The head of EDF Energy has told MPs the Hinkley Point nuclear power project in the UK will go ahead “clearly and categorically”.
Vincent de Rivaz quoted French Economy Minister Emmanuel Macron saying a final investment decision will be made in “early May” but said he “can’t give a precise date”.
He confirmed EDF has invested £2.4 billion so far on the project, which is running at £55 million a month.
“Nobody should doubt about our commitment to the project in which we have invested £2.4 billion,” he said.
Giving evidence to the Energy and Climate Change Committee, Mr de Rivaz added clearing regulatory and other hurdles has been a “long road” but insisted “everything is aligning at the moment and it is very positive”.
He told MPs: “I have said categorically this project will go ahead… I’m very pleased that people are so eager to see this final decision happening which is a good sign for the appetite of the project.
“We are working on solutions, they’re well identified, it’s a complex issue… Everybody is working on the final stage to make it happen as the French minister said it yesterday…. He said the project is absolutely critical and has the full support of the French Government.”
His comments come after the French utility’s Financial Director Thomas Piquemal resigned earlier this month.
Mr de Rivaz added the decommissioning is already being factored in the financial model, with a fund expected to collect contributions every year over the plant’s lifetime.
The controversial and long-delayed project, which will be the first nuclear power plant to be built in two decades, is expected to cost £18 billion and provide enough electricity for around five million homes.
Mr de Rivaz believes it is “economically fair” to consumers in the UK despite many arguing the strike price, agreed under the Contracts for Difference (CfD), is too high.
In an earlier hearing, Simon Taylor, Lecturer in Finance, Judge Business School at Cambridge University, said Hinkley offers “poor value for money”. He added it is better if it is cancelled or renegotiated without jeopardising other nuclear projects.
He told MPs: “They would love to receive £92.50/MWh but doesn’t mean they should get it.”

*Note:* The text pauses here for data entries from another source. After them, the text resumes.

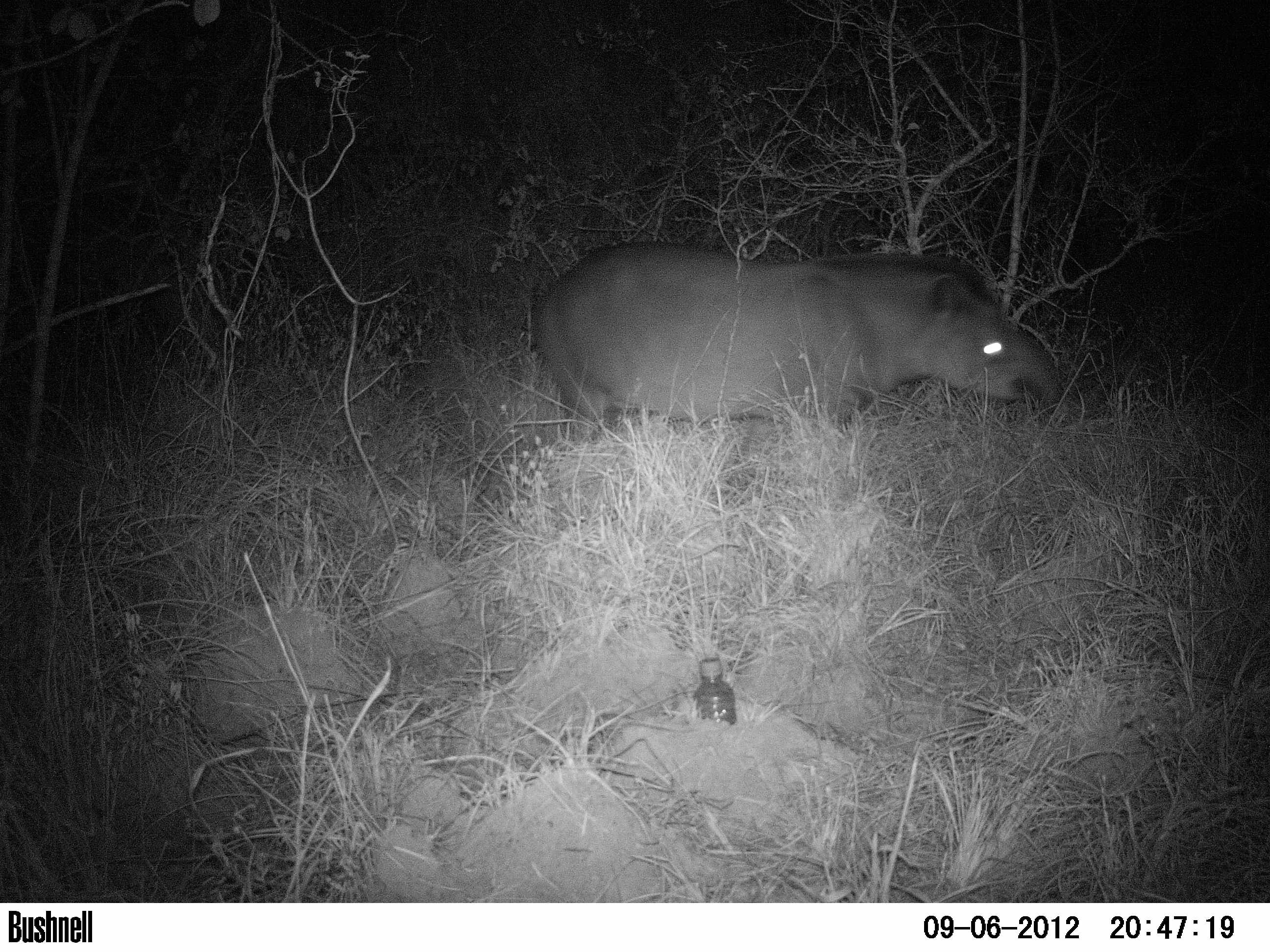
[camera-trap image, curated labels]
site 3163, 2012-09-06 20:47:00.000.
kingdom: Animalia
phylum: Chordata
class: Mammalia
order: Perissodactyla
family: Tapiridae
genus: Tapirus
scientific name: Tapirus terrestris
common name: south american tapir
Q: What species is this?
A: Tapirus terrestris (south american tapir).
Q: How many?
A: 1.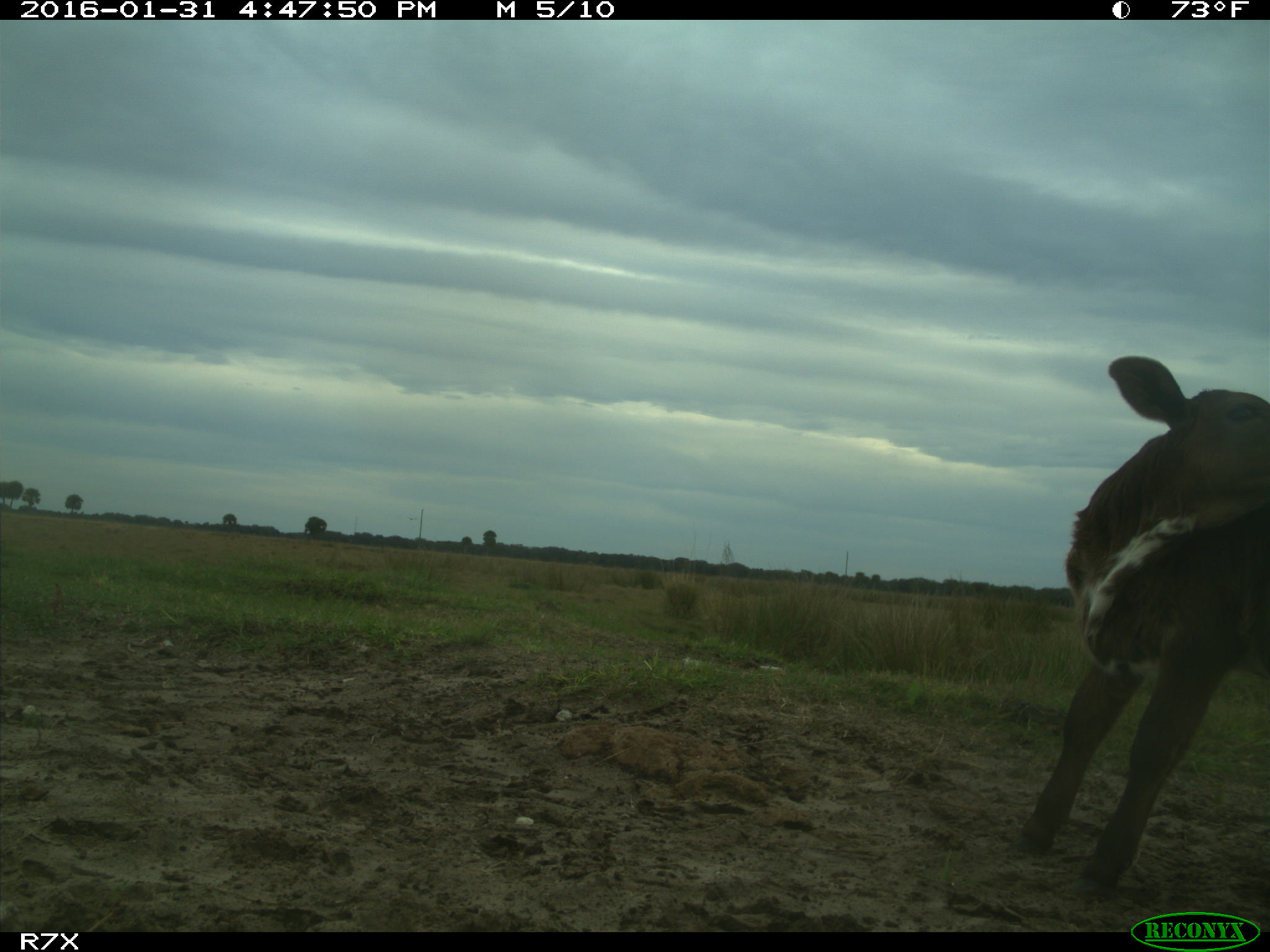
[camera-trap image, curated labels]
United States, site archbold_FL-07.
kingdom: Animalia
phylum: Chordata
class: Mammalia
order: Artiodactyla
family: Bovidae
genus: Bos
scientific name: Bos taurus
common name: domestic cow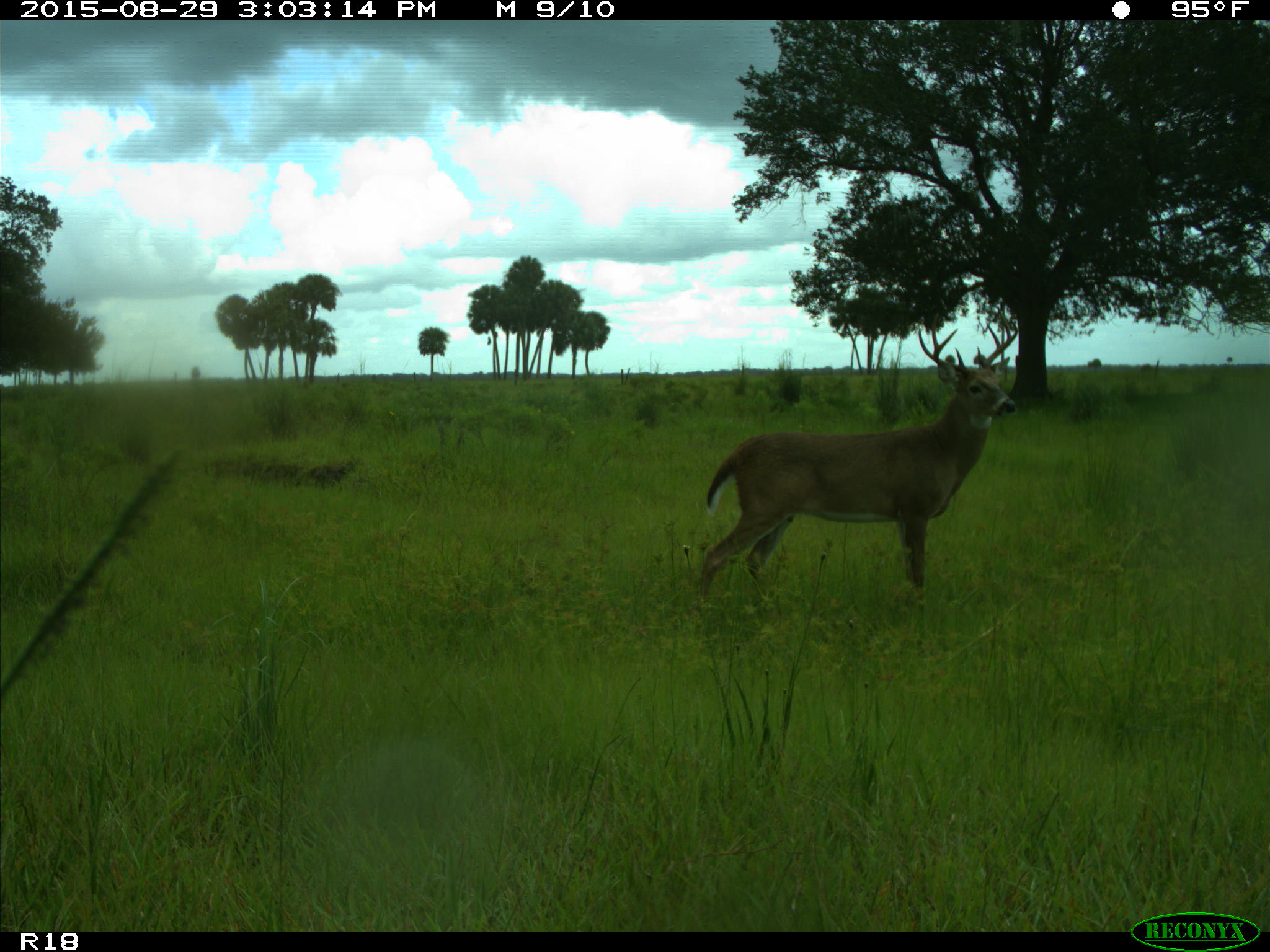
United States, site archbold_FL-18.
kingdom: Animalia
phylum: Chordata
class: Mammalia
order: Artiodactyla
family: Cervidae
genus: Odocoileus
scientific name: Odocoileus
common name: deer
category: unidentified deer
Unidentified deer (deer) (Odocoileus).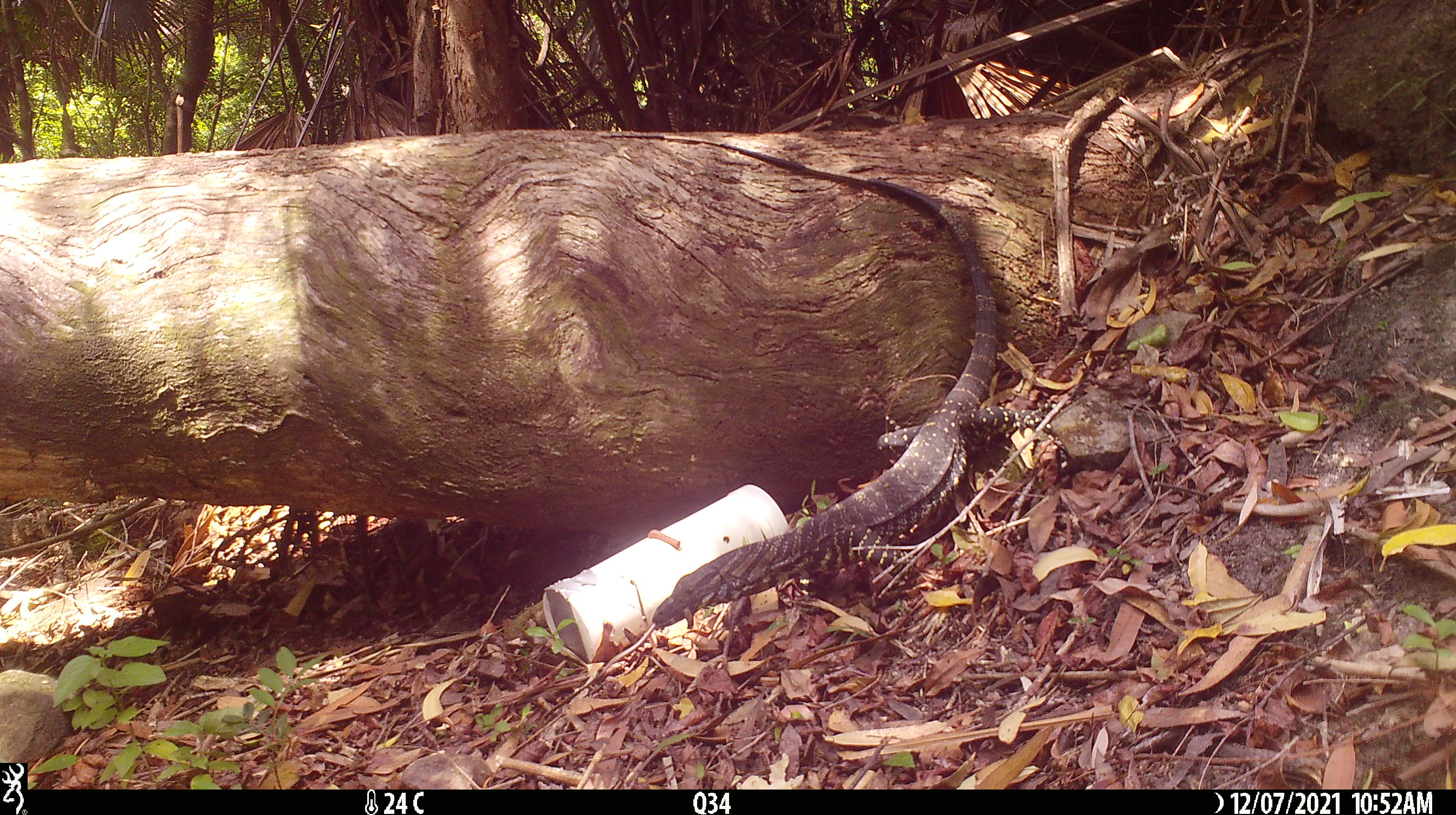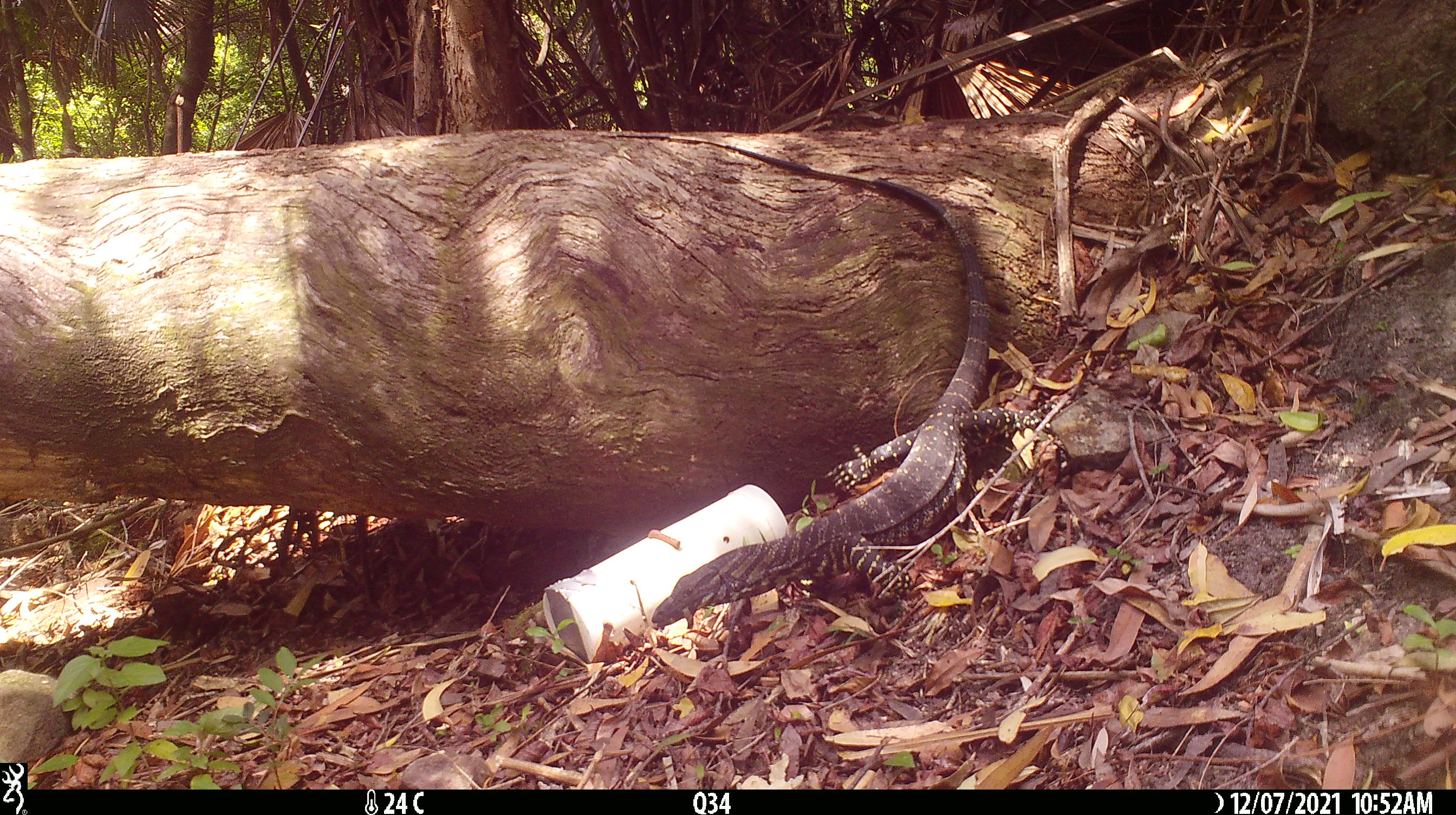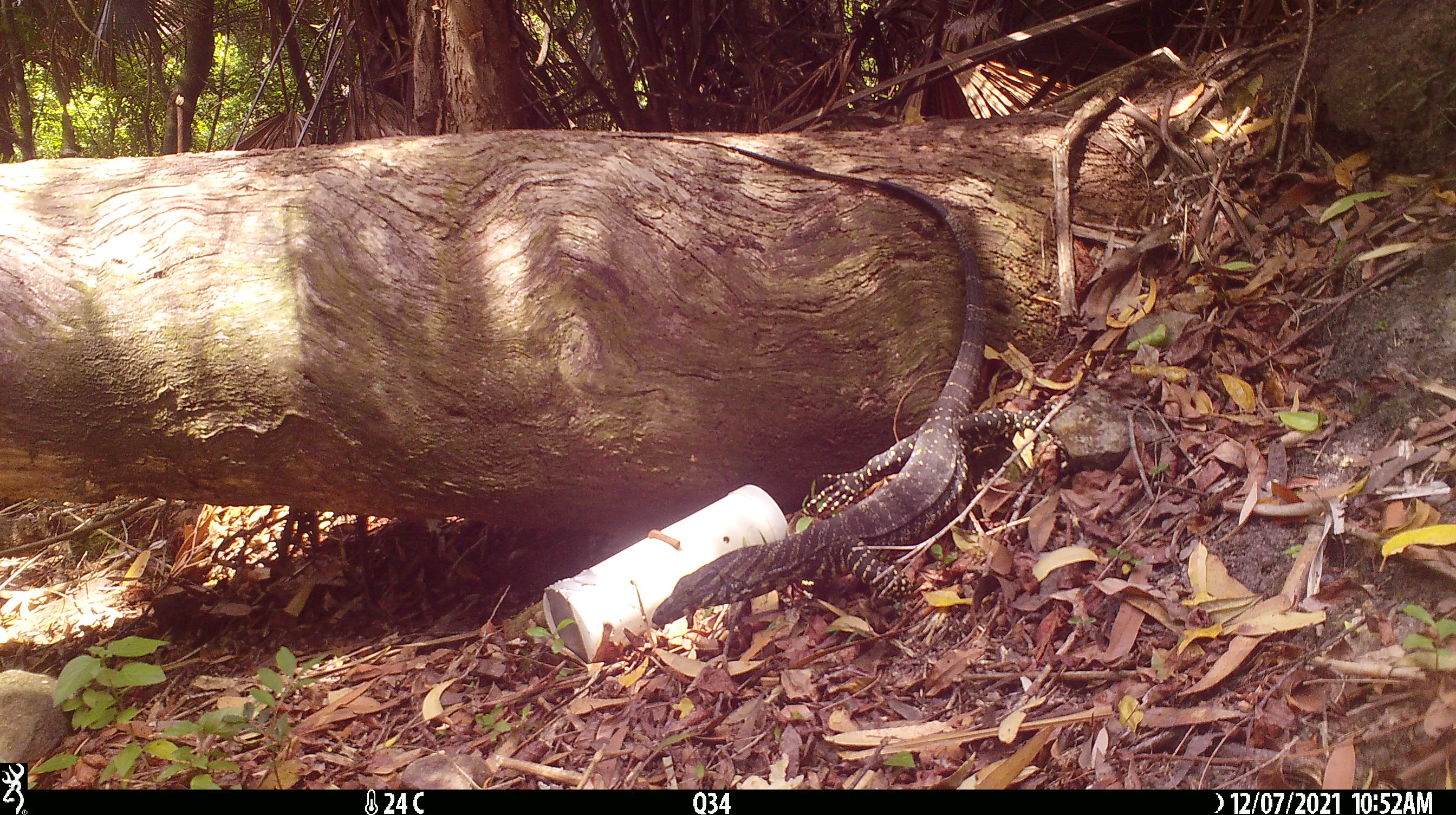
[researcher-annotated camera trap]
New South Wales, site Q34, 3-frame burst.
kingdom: Animalia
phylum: Chordata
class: Reptilia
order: Squamata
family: Varanidae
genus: Varanus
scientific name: Varanus varius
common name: lace monitor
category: goanna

While he believes new nuclear cannot be funded without some form of government support, Dr Taylor was “surprised” by the European Commission’s approval, adding the package is “quite generous”.
He insisted storage is a “fantastic market potential if we can crack it”.
Peter Atherton, Managing Director at investment banking firm Jefferies, who was also present at the first hearing, however said while storage is crucial, waiting for the day until it’s proven is “too risky”.
He believes Hinkley “is going to be gold” once operational: “It’s going to provide a lot of cash… 10% returns, at least £2 billion a year over 35 years.”
However he told the Committee: “The UK Government’s package is already very, very large. The CfD takes the entire power price risk from the project and puts it on the consumer for 45 years.
“We’re talking about a power station, not a Mars mission”, he said, adding a power station shouldn’t cost £20 billion.
Chinese company CGN, which has pledged £6 billion and was present during the second hearing, said it gives its “full commitment” to the project.
Zhu Minghong, General Director of UK Nuclear Projects at CGN told MPs: “We can commit not only investment but bring our expertise and experience we have over 20 years.”
Doug Parr, Policy Director at Greenpeace UK, who gave evidence at the first hearing, said the real costs of nuclear haven’t fallen in 50 years and believes there are “better, cheaper alternatives that can be deployed more quickly”.
EDF will be called back to be questioned if it fails to make a final investment decision by “early May”, ECC Chair Angus MacNeil MSP said.